Yang sangat menarik untuk dicermati sehubungan dengan pelemparan granat oleh Kapten Smith, adalah kesaksian Imam Sutrisno Trisnaningprojo, seorang pemuda berpangkat kapten, mantan anggota PETA. Trisnaningprojo ikut dalam iring-iringan mobil dalam rangka penyebarluasan hasil kesepakatan Sukarno-Hawthorn. Bahwa Smith adalah orang yang melemparkan granat yang mengakibatkan mobil yang ditumpangi Mallaby terbakar, diakui oleh Smith sendiri, tetapi Trisnaningprodjo menuturkan, bahwa Smith tidak berada di dalam mobil bersama Mallaby, melainkan bersama Laughland di luar mobil ketika terjadi penembakan terhadap Mallaby. Trisnaningprojo melihat, Smith berada di dekat gedung dan melemparkan granat ke arah pemuda yang menembak Mallaby, tetapi granat meledak di sebelah mobil Mallaby yang pintu belakangnya terbuka. Jadi, Captain Smith melempar granat tidak dari dalam mobil, melainkan dari luar mobil. Ini berarti bahwa tidak ada yang mengetahui kondisi Mallaby setelah penembakan dari pemuda Indonesia tersebut, apakah terluka atau memang telah tewas seperti penuturan Smith.

Baik dari kesaksian Smith, maupun keterangan Trisnaningprojo yang dilengkapi sketsa lokasi pada saat kejadian, pemuda Indonesia menembak dengan pistol ke arah Mallaby melalui jendela depan di sisi kiri mobil, sedangkan Mallaby –masih menurut Smith- duduk di jok belakang, di sisi paling kiri. Dari posisi pemuda Indonesia tersebut, walaupun dia menggunakan tangan kiri, kemungkinan besar bagian tubuh Mallaby sebelah kanan yang akan terkena tembakan, dan ini biasanya tidak mematikan. Berbeda, apabila yang terkena adalah tubuh bagian kiri, di bagian jantung.

Di samping itu, juga tidak ada yang bisa memastikan, bahwa tembakan pemuda tersebut benar mengenai sasaran karena sebelumnya -juga menurut Smith- ketika bertiga masih duduk di bagian belakang mobil, ada yang menembak ke arah mereka dengan senapan sebanyak empat kali, namun tak satu peluru pun yang mengenai mereka.

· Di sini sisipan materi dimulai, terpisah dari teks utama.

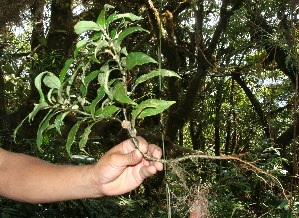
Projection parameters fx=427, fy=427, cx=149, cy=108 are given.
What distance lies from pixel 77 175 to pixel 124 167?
0.14 meters

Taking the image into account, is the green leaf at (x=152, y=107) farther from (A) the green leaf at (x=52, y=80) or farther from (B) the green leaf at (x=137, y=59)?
(A) the green leaf at (x=52, y=80)

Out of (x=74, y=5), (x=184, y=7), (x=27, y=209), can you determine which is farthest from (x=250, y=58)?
(x=27, y=209)

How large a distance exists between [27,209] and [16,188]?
4.36 feet

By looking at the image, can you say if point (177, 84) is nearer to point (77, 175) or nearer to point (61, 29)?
point (61, 29)

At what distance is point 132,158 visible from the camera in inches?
33.7

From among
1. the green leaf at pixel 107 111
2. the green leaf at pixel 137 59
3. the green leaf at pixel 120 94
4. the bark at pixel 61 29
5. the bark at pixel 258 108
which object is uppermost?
the bark at pixel 61 29

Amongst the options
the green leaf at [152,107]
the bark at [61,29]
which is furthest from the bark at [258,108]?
the green leaf at [152,107]

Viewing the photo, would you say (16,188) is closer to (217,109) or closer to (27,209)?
(27,209)

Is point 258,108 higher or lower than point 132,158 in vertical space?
higher

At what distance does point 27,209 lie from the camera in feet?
7.54

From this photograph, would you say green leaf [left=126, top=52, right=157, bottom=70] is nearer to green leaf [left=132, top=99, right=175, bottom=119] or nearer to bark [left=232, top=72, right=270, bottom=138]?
green leaf [left=132, top=99, right=175, bottom=119]

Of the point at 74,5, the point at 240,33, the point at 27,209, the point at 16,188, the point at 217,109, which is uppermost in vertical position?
the point at 74,5

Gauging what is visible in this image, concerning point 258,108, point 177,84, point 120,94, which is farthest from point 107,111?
point 258,108

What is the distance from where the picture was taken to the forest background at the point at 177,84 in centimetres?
254
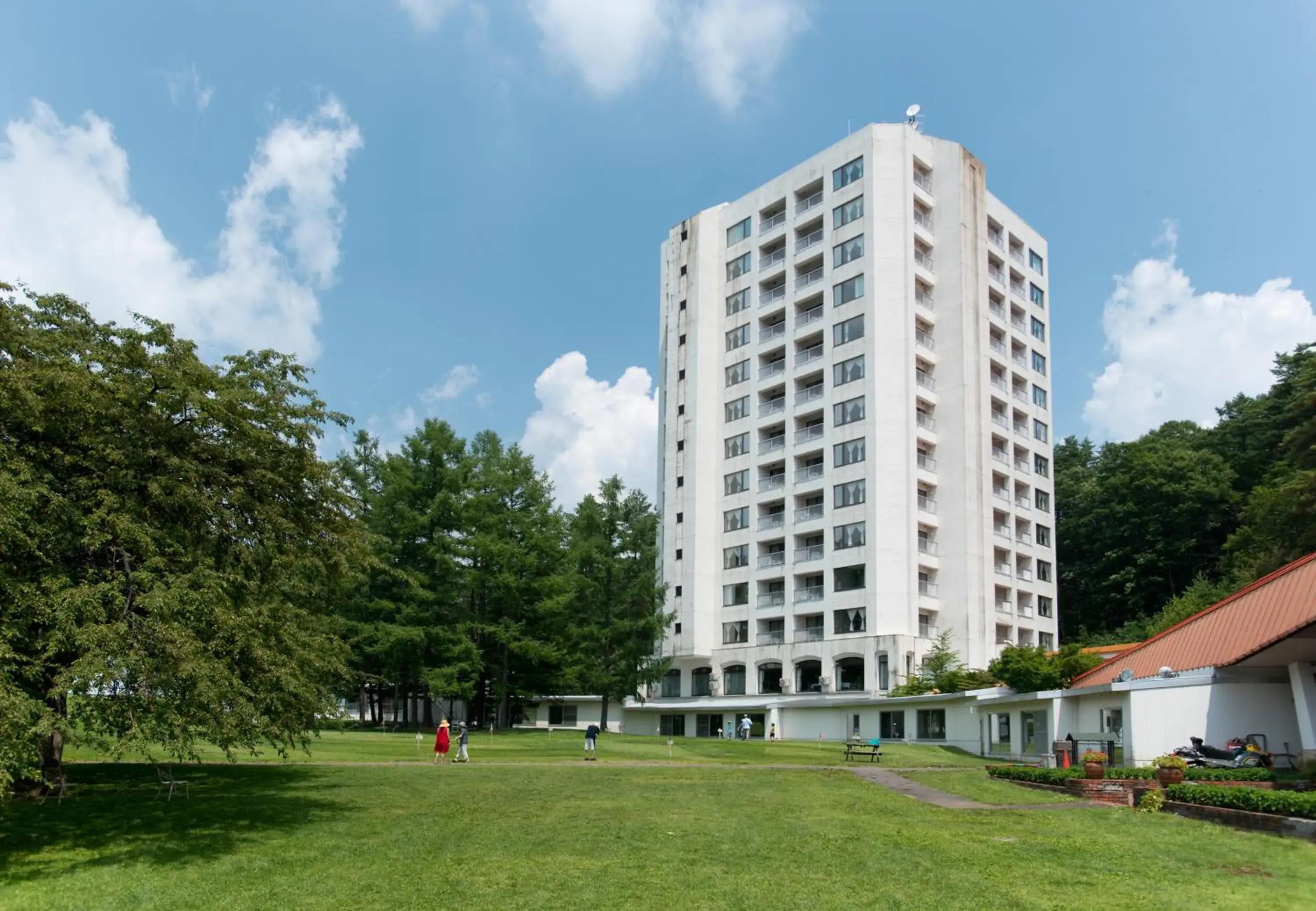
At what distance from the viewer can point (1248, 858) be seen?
1599cm

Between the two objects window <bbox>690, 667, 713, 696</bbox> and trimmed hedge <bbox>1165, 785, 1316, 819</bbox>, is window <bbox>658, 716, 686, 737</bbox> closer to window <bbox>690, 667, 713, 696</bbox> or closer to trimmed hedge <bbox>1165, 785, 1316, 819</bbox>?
window <bbox>690, 667, 713, 696</bbox>

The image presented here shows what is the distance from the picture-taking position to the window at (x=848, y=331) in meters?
69.8

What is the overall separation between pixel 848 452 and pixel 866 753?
102 feet

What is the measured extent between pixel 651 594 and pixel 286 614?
4683 centimetres

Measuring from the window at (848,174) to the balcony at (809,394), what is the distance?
14006 mm

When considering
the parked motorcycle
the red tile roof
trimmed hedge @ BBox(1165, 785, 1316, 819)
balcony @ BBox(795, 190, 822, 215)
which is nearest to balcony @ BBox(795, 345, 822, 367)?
balcony @ BBox(795, 190, 822, 215)

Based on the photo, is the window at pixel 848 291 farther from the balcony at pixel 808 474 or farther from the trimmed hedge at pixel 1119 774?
the trimmed hedge at pixel 1119 774

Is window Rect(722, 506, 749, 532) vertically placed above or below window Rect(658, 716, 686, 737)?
above

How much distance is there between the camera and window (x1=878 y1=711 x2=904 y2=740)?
5756cm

Tidak tertutup kemungkinan, bahwa pemuda yang menembak dengan pistol, juga baru pertama kali memegang pistol, sehingga belum mahir menggunakannya.

Ketika diwawancarai oleh Ben Anderson pada tanggal 13 Agustus 1962, Dul Arnowo menyatakan, bahwa dia yakin Mallaby secara tidak sengaja, telah terbunuh oleh anak buahnya sendiri.

Dalam laporan rahasia kepada atasannya, Kolonel Laurens van der Post mantan Gubernur Militer Inggris di Batavia/Jakarta tahun 1945, menuliskan (Sir Laurens van der Post, The Admiral’s Baby, John Murray, London, 1996):

"Rincian apa happenned di Sourabaya tidak benar-benar relevan dengan kajian ini tetapi interresting bahwa bukti yang sangat terbaru menunjukkan bahwa Mallaby Murder, jauh dari premiditatet menjadi atau pelanggaran disengaja iman, lebih disebabkan oleh kebingungan tak terlukiskan dan saraf kegembiraan semua orang di kota. Apakah Jenderal Hawthorn, Jenderal Perwira Komandan Jawa pada saat yang sama, telah tepat Negeri Sipil dan pejabat politik stafnya untuk merancang proklamasi malang baginya dan untuk menjaga [dalam] menghubungi kontinyu dan informasi dengan populasi, kisah Sourabaya mungkin telah berbeda.